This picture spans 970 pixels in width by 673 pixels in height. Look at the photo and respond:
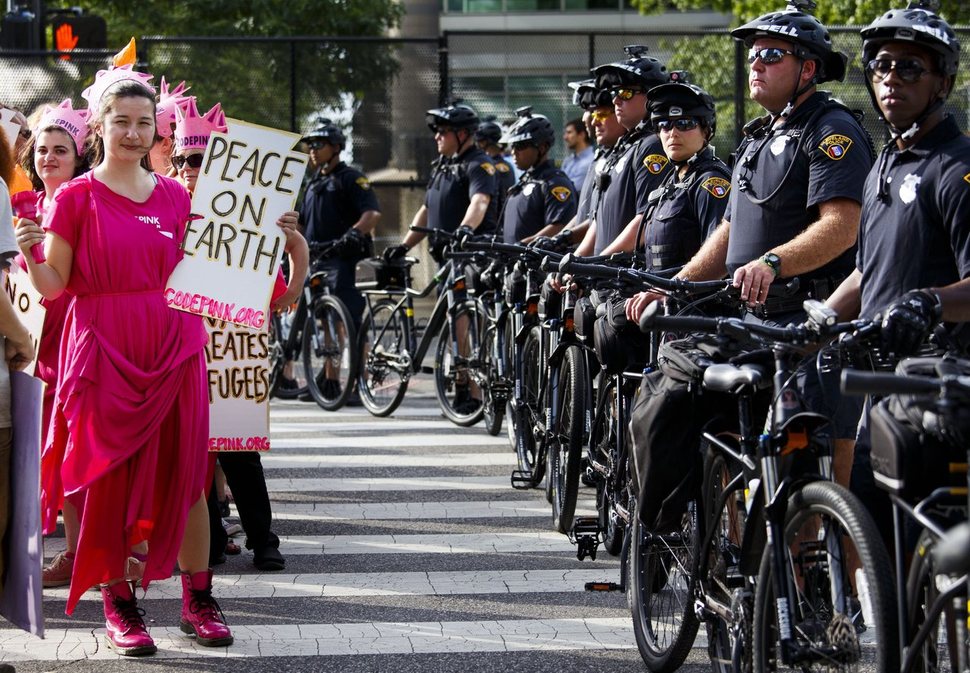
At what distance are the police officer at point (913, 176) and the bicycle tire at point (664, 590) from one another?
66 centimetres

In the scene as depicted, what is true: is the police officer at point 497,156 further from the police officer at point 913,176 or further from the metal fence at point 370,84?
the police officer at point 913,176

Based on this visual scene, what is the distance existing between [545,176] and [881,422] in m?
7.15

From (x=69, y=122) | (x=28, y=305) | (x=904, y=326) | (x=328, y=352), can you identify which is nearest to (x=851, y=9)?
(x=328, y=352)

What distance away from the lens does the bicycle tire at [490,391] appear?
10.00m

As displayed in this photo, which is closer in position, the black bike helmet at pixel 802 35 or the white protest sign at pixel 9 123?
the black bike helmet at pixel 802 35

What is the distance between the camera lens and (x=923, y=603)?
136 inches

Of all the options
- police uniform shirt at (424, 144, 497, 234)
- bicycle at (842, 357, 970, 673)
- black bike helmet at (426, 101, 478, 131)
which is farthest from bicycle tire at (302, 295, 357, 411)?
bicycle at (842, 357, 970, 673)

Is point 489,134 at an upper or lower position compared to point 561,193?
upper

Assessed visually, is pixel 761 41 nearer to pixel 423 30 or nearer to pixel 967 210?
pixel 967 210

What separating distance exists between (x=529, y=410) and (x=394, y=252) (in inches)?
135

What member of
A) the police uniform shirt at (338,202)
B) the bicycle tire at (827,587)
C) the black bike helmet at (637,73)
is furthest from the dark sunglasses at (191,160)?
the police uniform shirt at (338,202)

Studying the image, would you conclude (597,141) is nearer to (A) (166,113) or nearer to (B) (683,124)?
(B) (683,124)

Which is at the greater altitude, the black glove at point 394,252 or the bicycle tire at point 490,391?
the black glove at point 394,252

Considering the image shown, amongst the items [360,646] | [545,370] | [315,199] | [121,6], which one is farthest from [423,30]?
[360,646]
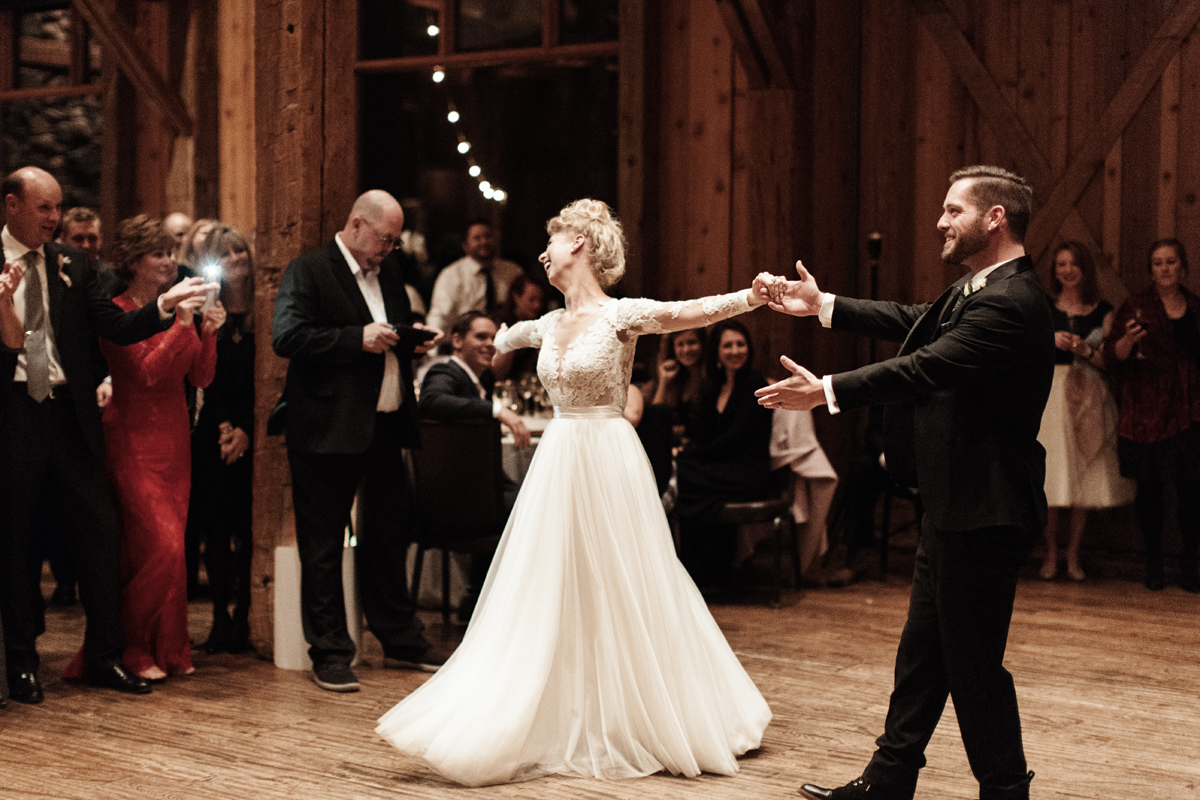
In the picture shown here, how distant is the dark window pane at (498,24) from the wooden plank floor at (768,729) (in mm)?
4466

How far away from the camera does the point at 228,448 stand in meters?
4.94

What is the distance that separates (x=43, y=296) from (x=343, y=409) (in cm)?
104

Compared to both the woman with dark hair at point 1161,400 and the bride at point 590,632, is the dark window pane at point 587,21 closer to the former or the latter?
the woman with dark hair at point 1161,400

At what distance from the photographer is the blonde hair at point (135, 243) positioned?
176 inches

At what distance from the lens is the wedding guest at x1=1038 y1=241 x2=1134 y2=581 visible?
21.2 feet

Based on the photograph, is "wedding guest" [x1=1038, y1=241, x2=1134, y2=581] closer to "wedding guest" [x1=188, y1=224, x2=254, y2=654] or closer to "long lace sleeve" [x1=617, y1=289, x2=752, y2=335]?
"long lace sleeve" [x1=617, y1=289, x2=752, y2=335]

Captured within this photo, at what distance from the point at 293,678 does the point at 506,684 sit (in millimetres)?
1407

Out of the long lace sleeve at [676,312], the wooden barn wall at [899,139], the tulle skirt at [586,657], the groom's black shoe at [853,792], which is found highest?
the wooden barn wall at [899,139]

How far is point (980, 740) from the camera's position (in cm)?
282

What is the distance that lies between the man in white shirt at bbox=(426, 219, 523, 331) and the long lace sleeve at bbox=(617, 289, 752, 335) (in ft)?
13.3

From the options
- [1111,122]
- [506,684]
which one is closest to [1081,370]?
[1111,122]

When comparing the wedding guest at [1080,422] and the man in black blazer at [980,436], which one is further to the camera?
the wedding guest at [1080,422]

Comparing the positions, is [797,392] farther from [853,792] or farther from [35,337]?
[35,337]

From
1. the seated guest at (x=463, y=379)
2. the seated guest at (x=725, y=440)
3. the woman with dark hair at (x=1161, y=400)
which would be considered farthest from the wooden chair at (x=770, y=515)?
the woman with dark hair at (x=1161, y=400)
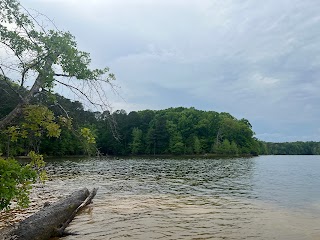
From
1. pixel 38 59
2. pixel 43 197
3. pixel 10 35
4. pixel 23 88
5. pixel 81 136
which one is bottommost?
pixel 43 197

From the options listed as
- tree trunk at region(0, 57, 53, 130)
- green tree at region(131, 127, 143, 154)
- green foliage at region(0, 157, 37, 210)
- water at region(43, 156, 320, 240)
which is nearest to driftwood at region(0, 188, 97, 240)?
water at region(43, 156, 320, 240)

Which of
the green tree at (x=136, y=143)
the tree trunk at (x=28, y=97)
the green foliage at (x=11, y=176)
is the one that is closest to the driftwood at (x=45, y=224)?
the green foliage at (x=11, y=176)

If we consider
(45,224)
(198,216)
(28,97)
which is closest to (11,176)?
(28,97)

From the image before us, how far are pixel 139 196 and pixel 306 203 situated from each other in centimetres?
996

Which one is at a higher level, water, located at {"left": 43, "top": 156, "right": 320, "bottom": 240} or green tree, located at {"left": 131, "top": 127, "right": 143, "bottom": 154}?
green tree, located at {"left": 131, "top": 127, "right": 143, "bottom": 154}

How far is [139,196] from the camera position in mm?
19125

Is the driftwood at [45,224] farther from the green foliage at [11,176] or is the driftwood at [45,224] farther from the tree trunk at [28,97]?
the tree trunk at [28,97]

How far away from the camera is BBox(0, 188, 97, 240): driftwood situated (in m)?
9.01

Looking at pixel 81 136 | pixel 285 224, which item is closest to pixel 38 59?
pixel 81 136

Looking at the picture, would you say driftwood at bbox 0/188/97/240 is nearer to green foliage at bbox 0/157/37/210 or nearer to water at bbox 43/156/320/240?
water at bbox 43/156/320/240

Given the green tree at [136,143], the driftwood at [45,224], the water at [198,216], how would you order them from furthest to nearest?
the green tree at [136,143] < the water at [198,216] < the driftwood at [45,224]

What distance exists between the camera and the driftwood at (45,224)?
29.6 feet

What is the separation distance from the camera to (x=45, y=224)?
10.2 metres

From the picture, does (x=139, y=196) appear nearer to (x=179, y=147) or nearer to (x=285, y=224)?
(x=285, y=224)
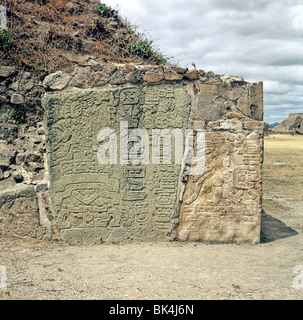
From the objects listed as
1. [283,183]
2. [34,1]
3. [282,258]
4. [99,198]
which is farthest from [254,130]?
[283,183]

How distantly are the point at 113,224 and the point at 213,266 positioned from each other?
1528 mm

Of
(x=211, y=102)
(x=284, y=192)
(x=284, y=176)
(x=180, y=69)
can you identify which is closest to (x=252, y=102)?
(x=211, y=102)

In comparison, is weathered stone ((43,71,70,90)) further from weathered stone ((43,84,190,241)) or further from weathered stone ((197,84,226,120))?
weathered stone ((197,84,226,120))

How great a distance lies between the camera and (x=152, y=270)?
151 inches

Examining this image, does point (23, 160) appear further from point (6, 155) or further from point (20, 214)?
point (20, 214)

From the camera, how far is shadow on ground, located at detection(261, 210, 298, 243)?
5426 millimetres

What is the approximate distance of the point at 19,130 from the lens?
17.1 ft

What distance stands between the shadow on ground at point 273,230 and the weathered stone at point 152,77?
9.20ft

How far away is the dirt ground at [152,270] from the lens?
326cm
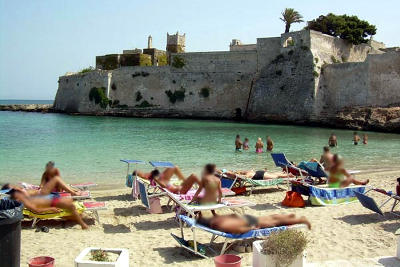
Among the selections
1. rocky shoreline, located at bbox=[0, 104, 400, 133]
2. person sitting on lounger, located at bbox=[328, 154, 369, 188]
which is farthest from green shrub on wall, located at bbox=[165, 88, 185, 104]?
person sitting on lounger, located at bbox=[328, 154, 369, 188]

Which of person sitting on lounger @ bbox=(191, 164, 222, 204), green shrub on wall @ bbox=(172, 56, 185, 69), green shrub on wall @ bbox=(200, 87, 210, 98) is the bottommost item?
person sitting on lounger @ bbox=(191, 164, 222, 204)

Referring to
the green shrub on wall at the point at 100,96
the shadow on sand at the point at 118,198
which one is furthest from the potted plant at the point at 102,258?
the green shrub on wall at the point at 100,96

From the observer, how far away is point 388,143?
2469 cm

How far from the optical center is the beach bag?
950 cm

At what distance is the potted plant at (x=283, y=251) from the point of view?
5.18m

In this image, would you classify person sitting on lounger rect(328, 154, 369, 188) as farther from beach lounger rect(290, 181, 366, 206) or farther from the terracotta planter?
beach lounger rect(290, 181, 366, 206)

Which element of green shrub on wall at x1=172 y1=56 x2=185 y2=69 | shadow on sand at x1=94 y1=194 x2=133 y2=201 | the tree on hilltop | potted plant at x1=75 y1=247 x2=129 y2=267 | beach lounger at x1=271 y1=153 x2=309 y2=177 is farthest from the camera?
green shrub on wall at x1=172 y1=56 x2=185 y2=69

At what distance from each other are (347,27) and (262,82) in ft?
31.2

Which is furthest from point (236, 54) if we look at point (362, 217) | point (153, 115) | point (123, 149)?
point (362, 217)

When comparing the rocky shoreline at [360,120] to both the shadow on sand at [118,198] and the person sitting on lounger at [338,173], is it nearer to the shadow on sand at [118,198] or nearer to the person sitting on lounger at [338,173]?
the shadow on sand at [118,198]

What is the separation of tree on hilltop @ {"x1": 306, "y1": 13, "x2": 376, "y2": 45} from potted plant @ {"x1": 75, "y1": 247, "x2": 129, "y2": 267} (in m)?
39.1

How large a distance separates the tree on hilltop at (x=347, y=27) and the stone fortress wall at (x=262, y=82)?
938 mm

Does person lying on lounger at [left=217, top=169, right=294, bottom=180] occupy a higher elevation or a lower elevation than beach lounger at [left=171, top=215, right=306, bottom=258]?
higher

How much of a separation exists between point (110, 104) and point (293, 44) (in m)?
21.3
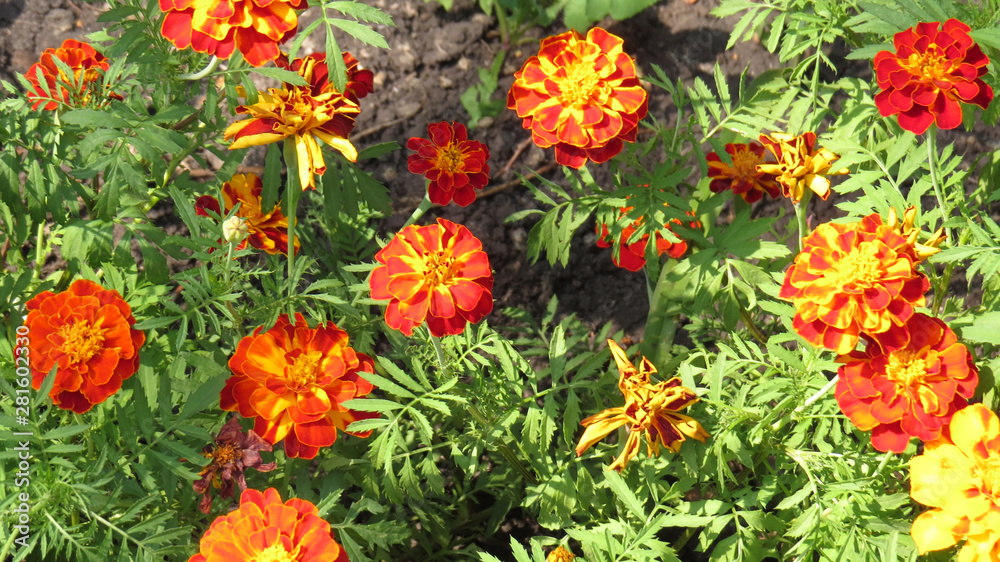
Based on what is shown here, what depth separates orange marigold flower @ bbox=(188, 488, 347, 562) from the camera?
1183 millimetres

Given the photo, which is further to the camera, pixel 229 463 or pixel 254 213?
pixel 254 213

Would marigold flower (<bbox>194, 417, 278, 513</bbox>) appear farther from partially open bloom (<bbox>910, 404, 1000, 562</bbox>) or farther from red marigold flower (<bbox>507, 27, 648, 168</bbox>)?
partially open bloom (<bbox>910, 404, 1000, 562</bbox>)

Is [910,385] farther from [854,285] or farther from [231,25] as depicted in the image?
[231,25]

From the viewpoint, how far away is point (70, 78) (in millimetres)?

## Objective
Write out, word for word, the lines from the first one through the line that contains "66 centimetres", including both ends. Omit the pictures.

## Task result
This picture spans 970 pixels in width by 673 pixels in height. Look at the photo and respond:
At what distance are the police officer at point (913, 176) and the bicycle tire at point (664, 590) from one another?
66 centimetres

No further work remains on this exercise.